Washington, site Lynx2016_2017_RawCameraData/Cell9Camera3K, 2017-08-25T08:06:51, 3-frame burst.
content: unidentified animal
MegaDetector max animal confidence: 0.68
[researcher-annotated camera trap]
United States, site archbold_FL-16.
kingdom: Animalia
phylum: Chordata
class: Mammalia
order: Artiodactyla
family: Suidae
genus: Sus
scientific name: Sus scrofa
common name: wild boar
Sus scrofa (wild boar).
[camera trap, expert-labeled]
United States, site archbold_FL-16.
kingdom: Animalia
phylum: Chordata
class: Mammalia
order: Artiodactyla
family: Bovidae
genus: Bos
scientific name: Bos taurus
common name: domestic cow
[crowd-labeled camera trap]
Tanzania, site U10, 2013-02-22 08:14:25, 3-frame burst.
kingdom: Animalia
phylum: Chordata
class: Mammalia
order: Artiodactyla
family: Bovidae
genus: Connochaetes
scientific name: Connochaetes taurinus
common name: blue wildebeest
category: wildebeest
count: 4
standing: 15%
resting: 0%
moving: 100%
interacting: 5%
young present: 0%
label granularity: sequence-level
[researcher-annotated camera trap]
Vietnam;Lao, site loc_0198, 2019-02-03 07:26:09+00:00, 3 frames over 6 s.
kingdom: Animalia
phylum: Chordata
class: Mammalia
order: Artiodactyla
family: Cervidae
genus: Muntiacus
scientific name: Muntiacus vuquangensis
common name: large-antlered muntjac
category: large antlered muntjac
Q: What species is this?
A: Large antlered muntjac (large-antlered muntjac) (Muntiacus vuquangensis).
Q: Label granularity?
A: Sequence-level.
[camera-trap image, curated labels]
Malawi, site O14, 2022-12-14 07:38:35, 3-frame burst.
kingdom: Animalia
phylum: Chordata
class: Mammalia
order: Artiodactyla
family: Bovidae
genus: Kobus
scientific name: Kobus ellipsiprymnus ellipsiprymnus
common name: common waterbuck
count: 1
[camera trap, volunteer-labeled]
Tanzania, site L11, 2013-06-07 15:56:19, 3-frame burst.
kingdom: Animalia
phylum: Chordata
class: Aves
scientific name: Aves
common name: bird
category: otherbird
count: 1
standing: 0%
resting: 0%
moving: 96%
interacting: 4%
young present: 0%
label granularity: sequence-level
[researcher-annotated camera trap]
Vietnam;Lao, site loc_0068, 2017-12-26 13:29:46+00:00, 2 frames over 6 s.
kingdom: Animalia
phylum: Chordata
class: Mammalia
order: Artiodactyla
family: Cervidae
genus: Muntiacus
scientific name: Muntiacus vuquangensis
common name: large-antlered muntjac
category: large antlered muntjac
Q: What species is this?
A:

### YOUR INSTRUCTIONS
The records above need to be duplicated. Keep every word unchanged.

### TASK OUTPUT
Washington, site Lynx2016_2017_RawCameraData/Cell9Camera3K, 2017-08-25T08:06:51, 3-frame burst.
content: unidentified animal
MegaDetector max animal confidence: 0.68
[researcher-annotated camera trap]
United States, site archbold_FL-16.
kingdom: Animalia
phylum: Chordata
class: Mammalia
order: Artiodactyla
family: Suidae
genus: Sus
scientific name: Sus scrofa
common name: wild boar
Sus scrofa (wild boar).
[camera trap, expert-labeled]
United States, site archbold_FL-16.
kingdom: Animalia
phylum: Chordata
class: Mammalia
order: Artiodactyla
family: Bovidae
genus: Bos
scientific name: Bos taurus
common name: domestic cow
[crowd-labeled camera trap]
Tanzania, site U10, 2013-02-22 08:14:25, 3-frame burst.
kingdom: Animalia
phylum: Chordata
class: Mammalia
order: Artiodactyla
family: Bovidae
genus: Connochaetes
scientific name: Connochaetes taurinus
common name: blue wildebeest
category: wildebeest
count: 4
standing: 15%
resting: 0%
moving: 100%
interacting: 5%
young present: 0%
label granularity: sequence-level
[researcher-annotated camera trap]
Vietnam;Lao, site loc_0198, 2019-02-03 07:26:09+00:00, 3 frames over 6 s.
kingdom: Animalia
phylum: Chordata
class: Mammalia
order: Artiodactyla
family: Cervidae
genus: Muntiacus
scientific name: Muntiacus vuquangensis
common name: large-antlered muntjac
category: large antlered muntjac
Q: What species is this?
A: Large antlered muntjac (large-antlered muntjac) (Muntiacus vuquangensis).
Q: Label granularity?
A: Sequence-level.
[camera-trap image, curated labels]
Malawi, site O14, 2022-12-14 07:38:35, 3-frame burst.
kingdom: Animalia
phylum: Chordata
class: Mammalia
order: Artiodactyla
family: Bovidae
genus: Kobus
scientific name: Kobus ellipsiprymnus ellipsiprymnus
common name: common waterbuck
count: 1
[camera trap, volunteer-labeled]
Tanzania, site L11, 2013-06-07 15:56:19, 3-frame burst.
kingdom: Animalia
phylum: Chordata
class: Aves
scientific name: Aves
common name: bird
category: otherbird
count: 1
standing: 0%
resting: 0%
moving: 96%
interacting: 4%
young present: 0%
label granularity: sequence-level
[researcher-annotated camera trap]
Vietnam;Lao, site loc_0068, 2017-12-26 13:29:46+00:00, 2 frames over 6 s.
kingdom: Animalia
phylum: Chordata
class: Mammalia
order: Artiodactyla
family: Cervidae
genus: Muntiacus
scientific name: Muntiacus vuquangensis
common name: large-antlered muntjac
category: large antlered muntjac
Q: What species is this?
A:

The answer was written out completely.